A comparative study of NeuralODE and Universal ODE approaches to solving Chandrasekhar White Dwarf equation

TL;DR

This paper compares Neural ODEs and Universal Differential Equations in modeling the Chandrasekhar White Dwarf Equation, demonstrating their effectiveness in prediction and forecasting, and introducing a new forecasting breakdown metric.

Contribution

It systematically applies Neural ODEs and UDEs to an important astrophysical ODE, providing insights into their forecasting capabilities and hyperparameter optimization.

Findings

Both Neural ODEs and UDEs effectively model CWDE.

Introduction of the forecasting breakdown point metric.

Hyperparameter optimization improves model performance.

Abstract

In this study, we apply two pillars of Scientific Machine Learning: Neural Ordinary Differential Equations (Neural ODEs) and Universal Differential Equations (UDEs) to the Chandrasekhar White Dwarf Equation (CWDE). The CWDE is fundamental for understanding the life cycle of a star, and describes the relationship between the density of the white dwarf and its distance from the center.
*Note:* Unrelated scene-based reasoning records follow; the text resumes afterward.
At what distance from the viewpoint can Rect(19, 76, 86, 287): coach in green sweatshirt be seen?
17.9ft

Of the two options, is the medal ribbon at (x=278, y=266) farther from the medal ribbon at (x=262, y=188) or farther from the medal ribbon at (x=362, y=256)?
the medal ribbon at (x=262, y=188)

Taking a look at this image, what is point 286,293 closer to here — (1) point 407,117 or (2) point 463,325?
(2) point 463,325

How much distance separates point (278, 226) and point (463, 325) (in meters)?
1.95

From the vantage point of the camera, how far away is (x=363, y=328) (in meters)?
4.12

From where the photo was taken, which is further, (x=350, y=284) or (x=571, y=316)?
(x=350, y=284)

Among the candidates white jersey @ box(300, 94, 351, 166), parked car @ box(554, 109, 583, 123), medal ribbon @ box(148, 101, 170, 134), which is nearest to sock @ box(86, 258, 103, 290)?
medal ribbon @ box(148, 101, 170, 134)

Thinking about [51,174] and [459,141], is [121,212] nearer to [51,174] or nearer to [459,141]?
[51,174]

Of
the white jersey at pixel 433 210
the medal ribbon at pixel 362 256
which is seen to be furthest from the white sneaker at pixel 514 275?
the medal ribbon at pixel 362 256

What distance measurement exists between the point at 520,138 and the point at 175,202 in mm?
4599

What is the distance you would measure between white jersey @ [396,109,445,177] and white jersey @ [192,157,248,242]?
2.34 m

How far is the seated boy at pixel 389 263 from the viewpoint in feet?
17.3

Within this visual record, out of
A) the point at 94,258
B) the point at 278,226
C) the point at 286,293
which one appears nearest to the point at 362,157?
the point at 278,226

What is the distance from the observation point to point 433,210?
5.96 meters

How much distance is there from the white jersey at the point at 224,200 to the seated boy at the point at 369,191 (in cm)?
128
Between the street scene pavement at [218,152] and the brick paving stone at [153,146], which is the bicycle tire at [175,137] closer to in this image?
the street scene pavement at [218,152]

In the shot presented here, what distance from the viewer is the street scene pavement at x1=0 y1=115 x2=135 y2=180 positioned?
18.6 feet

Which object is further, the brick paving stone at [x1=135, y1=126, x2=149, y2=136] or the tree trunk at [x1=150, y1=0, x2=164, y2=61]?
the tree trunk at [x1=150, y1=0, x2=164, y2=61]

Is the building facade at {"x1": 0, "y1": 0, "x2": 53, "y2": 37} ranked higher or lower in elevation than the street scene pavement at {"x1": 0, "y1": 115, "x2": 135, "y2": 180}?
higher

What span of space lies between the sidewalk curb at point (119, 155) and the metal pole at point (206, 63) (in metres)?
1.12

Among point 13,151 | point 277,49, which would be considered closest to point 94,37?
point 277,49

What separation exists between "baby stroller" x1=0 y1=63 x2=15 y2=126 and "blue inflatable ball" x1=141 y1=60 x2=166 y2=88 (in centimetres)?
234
Despite the rise in Scientific Machine Learning frameworks, very less attention has been paid to the systematic applications of the above SciML pillars on astronomy based ODEs. Through robust modeling in the Julia programming language, we show that both Neural ODEs and UDEs can be used effectively for both prediction as well as forecasting of the CWDE. More importantly, we introduce the forecasting breakdown point - the time at which forecasting fails for both Neural ODEs and UDEs. Through a robust hyperparameter optimization testing, we provide insights on the neural network architecture, activation functions and optimizers which provide the best results. This study provides opens a door to investigate the applicability of Scientific Machine Learning frameworks in forecasting tasks for a wide range of scientific domains.